Work to complete ▸ Print every entry below exactly, leaving out the pictures.

Listed records Start Marker

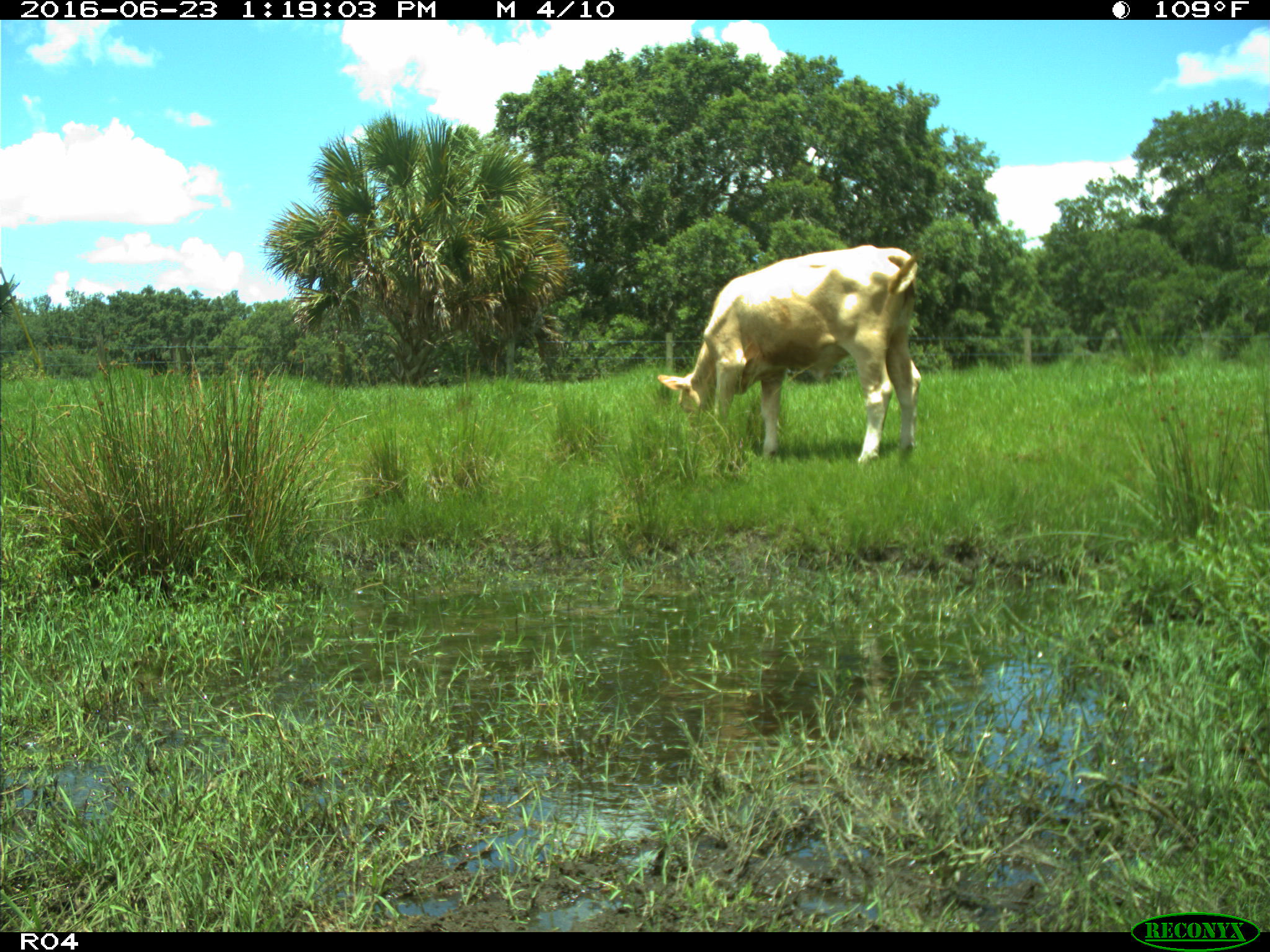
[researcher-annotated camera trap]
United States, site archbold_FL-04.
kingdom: Animalia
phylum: Chordata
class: Mammalia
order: Artiodactyla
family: Bovidae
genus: Bos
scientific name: Bos taurus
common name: domestic cow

Listed records End Marker

Answer to this task ▸
[researcher-annotated camera trap]
United States, site archbold_FL-04.
kingdom: Animalia
phylum: Chordata
class: Mammalia
order: Artiodactyla
family: Bovidae
genus: Bos
scientific name: Bos taurus
common name: domestic cow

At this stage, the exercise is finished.